Concept Classification — Alignment Score: Two metrics, necessity \(N(c,y)\) and sufficiency \(S(c,y)\), are defined to measure the drop in prediction confidence upon removing concept \(c\) and the predictive capacity when retaining only \(c\), respectively:

\[N(c,y) = \frac{1}{|X_y|}\sum_{x \in X_y} \frac{P(y|x)}{P(y|x \odot (1-m_c(x)))}\]
\[S(c,y) = \frac{1}{|X_y|}\sum_{x \in X_y} \frac{P(y|x \odot m_c(x))}{P(y|x)}\]

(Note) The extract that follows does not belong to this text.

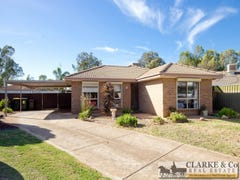 10 Harvest Court, Andrews Farm, SA 5114
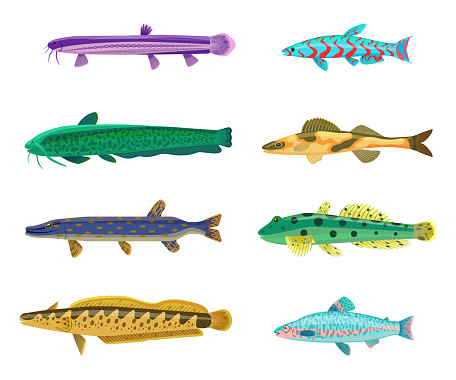 Rainbow Trout and Cirrhitops Vector Illustration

Their average yields the alignment score \(A(c,y) = \frac{N(c,y) + S(c,y)}{2}\). A concept is classified as a target concept when \(A(c,y) \geq \mu_y^{\text{align}} + \alpha \times \sigma_y^{\text{align}}\); otherwise it is treated as a context concept.

Bias Concept Identification: After excluding target concepts, the concept strength of each context concept is computed as \(\tilde{f}_{c,y} = \text{avg}_{\mathbf{z} \in Z_y}(f(\mathbf{z})_c)\). A concept is identified as a bias concept when \(\tilde{f}_{c,y} \geq \mu^{c.s.} + \sigma^{c.s.}\).

Loss & Training

The SAE training loss combines reconstruction loss with an L1 sparsity penalty:

\[\mathcal{L} = \|z - \text{SAE}(z)\|_2^2 + \lambda \|z\|_1\]

Key Experimental Results

Main Results

Concept prediction performance (binary classification accuracy, F1 / AUPRC, across 6 annotated datasets):

Method Caltech101 DTD Waterbird CelebA RAF-DB Stanford40 Avg.
BLIP-2 0.64 0.38 0.37 0.27 0.24 0.66 0.43
LLaVA-NeXT 0.61 0.40 0.57 0.62 0.45 0.80 0.58
ConceptScope 0.83 0.57 0.78 0.81 0.55 0.78 0.72

Bias discovery task (Precision@10):

Method Waterbirds CelebA NICO++(75) NICO++(90) NICO++(95)
DOMINO 90.0% 87.0% 24.0% 24.0% 24.0%
FACTS 100.0% 100.0% 55.0% 60.8% 61.0%
ConceptScope 100.0% 100.0% 72.9% 73.1% 74.0%

Ablation Study

  • SAE spatial attribution segmentation precision: AUPRC reaches 0.399 on ADE20K, significantly outperforming BLIP-2 (0.098) and LLaVA-NeXT (0.302).
  • Pearson correlation between SAE activation values and CLIP similarity: \(r = 0.71\); Spearman \(\rho = 0.65\).
  • Standard deviation across SAEs trained with four random seeds is below 0.01, demonstrating framework robustness.

Key Findings

  • Previously unannotated biases are discovered in ImageNet-1K: e.g., "necklace" frequently co-occurs with the "mannequin" category, and the "bridegroom" category is highly correlated with East Asian cultural scenes.
  • An average of 2.45 bias concepts are detected per category.
  • Model robustness diagnostic experiments show that the high-target + high-bias group achieves the highest accuracy and the low-target + low-bias group the lowest, a trend consistent across all 34 evaluated models.

Highlights & Insights

  1. Fully automatic and unsupervised: Dataset biases are discovered without manual annotation; once the SAE is trained, it transfers to other datasets.
  2. The three-way concept classification (target / context / bias) is both theoretically grounded and practically useful.
  3. Bias discovery Precision@10 on NICO++ improves over the previous SOTA (ViG-Bias) by approximately 10 percentage points.
  4. The framework is extensible to multi-label settings (MS-COCO).

Limitations & Future Work

  • Concepts are constrained by the knowledge scope of CLIP representations; domain-specific datasets (e.g., medical imaging) require retraining the SAE.
  • Segmentation masks are patch-level (16×16), limiting localization precision.
  • Performance on domain-specific attributes (e.g., emotion, texture) is weaker than on general attributes.
  • Unlike methods such as SpLiCE, ConceptScope requires no predefined bias categories to perform automatic discrimination.
  • The successful application of SAEs in LLM interpretability is transferred to the visual domain.
  • This work inspires inquiry into whether ConceptScope could be applied to automatic dataset cleaning or active learning sample selection.

Rating

  • ⭐ Novelty: 4/5 — Applying SAEs to visual dataset bias analysis represents the first systematic exploration of this approach.
  • ⭐ Experimental Thoroughness: 5/5 — Covers 6 attribute datasets + 3 bias benchmarks + multiple real-world datasets + robustness analysis across 34 models.
  • ⭐ Writing Quality: 4/5 — Well-structured with rigorous concept definitions.
  • ⭐ Value: 4/5 — Provides a practical tool for dataset auditing and model diagnostics.